I discovered a new blog today, Effervescense by Kylie. Kind of ironic, considering the things I have been thinking about lately, that I discovered her blog on the day she posts about change. It's all about how you don't have to be anyone or anything other than who or what you are in order to do something new. My whole thing lately has been about change. Wanting a change. Needing a change. At first read, without a lot of thought, it seemed that the point was accepting yourself as you are. Which, I suppose, was part of her point, but seemingly contradicts what my little quest is all about. I read it again and realized that it was more than that. The things that don't need change are just that. Things. They aren't the things that matter, that are important. They are the things that, in the grand scheme of things, just aren't as hugely important as we sometimes make them. It was a good reminder to not get caught up in the little things and forget to live.
I read a comment on Facebook, discussing this post by Dominee of Blessing Manifesting, that got me thinking. The post was about the ups and downs of life, and that sometimes the spiral of emotions that happen can trap you, making you spend more time dealing with them than embracing the good stuff in life.
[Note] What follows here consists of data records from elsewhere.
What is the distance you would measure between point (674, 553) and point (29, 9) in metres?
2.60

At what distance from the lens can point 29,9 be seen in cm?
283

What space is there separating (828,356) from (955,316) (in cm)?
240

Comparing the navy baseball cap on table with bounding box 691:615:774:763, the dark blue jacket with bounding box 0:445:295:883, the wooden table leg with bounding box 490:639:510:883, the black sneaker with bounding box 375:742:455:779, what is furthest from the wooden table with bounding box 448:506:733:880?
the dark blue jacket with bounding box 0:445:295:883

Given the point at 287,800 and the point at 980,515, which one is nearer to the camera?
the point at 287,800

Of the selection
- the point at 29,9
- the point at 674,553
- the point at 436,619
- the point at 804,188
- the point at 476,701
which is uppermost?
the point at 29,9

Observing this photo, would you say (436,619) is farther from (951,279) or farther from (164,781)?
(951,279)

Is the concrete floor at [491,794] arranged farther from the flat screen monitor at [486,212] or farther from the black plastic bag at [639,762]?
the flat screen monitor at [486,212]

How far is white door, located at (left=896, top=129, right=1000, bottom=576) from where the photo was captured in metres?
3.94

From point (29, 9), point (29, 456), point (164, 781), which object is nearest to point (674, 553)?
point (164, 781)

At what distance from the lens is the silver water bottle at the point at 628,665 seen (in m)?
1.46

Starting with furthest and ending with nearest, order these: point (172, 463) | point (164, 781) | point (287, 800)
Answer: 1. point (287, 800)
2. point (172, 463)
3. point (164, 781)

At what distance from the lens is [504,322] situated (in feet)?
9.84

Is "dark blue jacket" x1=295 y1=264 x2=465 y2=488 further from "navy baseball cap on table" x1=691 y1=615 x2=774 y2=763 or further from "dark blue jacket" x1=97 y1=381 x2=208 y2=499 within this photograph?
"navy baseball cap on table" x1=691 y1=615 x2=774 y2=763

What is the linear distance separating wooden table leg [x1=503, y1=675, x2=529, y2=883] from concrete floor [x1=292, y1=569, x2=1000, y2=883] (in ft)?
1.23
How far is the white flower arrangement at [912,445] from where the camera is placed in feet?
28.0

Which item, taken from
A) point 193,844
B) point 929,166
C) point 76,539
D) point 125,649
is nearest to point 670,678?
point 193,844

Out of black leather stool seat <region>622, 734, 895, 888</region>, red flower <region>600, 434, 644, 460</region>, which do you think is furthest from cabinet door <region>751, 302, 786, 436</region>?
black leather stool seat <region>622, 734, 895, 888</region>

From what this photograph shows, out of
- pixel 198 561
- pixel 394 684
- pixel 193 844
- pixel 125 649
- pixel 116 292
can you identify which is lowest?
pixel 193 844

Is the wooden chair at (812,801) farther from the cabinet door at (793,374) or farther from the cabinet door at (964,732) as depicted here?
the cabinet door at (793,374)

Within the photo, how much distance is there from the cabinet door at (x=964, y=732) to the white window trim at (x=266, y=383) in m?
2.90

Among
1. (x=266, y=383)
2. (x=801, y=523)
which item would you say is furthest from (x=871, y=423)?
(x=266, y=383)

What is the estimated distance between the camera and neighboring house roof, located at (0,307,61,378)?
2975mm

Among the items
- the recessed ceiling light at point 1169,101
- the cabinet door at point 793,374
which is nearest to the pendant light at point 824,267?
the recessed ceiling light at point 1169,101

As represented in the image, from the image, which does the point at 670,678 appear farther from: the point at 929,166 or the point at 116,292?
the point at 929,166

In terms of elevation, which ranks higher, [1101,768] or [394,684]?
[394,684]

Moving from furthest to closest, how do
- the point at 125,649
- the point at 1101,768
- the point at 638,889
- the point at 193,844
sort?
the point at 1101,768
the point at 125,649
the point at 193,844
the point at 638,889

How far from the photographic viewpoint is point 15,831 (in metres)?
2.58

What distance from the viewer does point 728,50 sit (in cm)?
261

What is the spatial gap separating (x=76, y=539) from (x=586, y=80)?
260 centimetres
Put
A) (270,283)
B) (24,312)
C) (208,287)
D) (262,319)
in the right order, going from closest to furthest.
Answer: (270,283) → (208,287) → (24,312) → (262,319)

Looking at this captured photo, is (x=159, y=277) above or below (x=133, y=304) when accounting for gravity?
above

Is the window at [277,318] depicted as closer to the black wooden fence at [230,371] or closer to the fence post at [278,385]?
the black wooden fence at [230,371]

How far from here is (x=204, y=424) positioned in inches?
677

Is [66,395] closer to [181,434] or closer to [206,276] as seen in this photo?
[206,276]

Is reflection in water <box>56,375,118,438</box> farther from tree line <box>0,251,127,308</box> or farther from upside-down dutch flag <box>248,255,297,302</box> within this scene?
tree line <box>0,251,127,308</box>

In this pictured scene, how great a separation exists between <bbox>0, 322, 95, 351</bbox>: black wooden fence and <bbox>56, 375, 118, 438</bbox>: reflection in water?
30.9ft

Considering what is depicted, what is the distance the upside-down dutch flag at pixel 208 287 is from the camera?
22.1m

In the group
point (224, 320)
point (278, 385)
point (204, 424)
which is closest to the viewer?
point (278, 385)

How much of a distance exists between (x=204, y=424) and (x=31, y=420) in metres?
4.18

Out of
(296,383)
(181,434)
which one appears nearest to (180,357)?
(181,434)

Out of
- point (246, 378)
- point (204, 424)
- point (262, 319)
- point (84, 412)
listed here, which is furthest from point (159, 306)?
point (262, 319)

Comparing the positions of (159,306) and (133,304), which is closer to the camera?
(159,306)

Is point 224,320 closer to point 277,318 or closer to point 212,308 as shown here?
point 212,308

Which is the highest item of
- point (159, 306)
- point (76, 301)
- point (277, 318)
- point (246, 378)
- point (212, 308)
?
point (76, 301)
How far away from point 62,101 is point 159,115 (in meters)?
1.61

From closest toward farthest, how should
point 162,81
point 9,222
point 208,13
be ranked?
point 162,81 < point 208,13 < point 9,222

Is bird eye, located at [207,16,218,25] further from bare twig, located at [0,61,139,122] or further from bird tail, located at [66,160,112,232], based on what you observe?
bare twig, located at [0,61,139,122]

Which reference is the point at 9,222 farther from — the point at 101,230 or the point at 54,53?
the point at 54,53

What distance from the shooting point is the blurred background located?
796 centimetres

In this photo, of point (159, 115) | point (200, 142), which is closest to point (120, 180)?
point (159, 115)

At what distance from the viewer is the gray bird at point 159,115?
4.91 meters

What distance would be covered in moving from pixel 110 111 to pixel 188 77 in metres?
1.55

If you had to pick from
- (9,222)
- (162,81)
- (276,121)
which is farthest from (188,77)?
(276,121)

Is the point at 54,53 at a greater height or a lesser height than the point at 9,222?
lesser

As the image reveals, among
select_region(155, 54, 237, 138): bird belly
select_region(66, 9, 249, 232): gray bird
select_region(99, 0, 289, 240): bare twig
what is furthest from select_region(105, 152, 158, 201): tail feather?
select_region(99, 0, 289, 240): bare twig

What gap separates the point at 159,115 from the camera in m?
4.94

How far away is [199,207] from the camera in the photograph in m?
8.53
The point of the comment was that negative feelings have the inexplicably strong power to linger far longer than positive feelings. I never thought of it that way, but it is true. And why is that? Why is it so much easier to believe and /or dwell on the negative than the positive? And how do you balance the good with the bad, and not let the bad overwhelm you and take over? Because the bad accumulates. Like the moon, sometimes I feel like life waxes and wanes. There are good times and there are bad times. Even my individual days seem to wax and wane with my energy level. But all too often it seems like there are far more waning moments that waxing ones. It is draining. It seems like one thing after another has been happening. No sooner does one thing happen and another hits, before I have even gotten a chance to deal with the first. It is piling negative on top of negative. It gets overwhelming and saps the ability to see anything positive right out of you. Yes, I manage from day to day and I wouldn't say that I am depressed, but it has definitely made me less than what I could be. It is hard to remember that life is a cycle and it will wax again for me.
The brain in my head tells me that it is ridiculous to let the negative stuff have such power over me. But the heart and soul have a hard time letting it go. And it affects every part of you. Negative things in one area of your life can't seem to help but to spill over into other parts of your life. It affects how you interact with those around you, how you react to yourself. It colors every part of you. But where is the line? Because there is one. Letting it all go without acknowledging it or learning its lessons isn't good either. And when the negativity is with those people around you? Yes, it is easy to say "cut them out of your life". But sometimes there are reasons why you can't do that. There is a fine line between letting the negative stuff those people throw your way sllide by and allowing yourself to be a doormat. And that right there is where I am at. I have been used, taken advantage of, betrayed, and a doormat. My heart and soul wants to be open, but doesn't want to be hurt like that again. So how do you balance? That is the question I am trying to answer.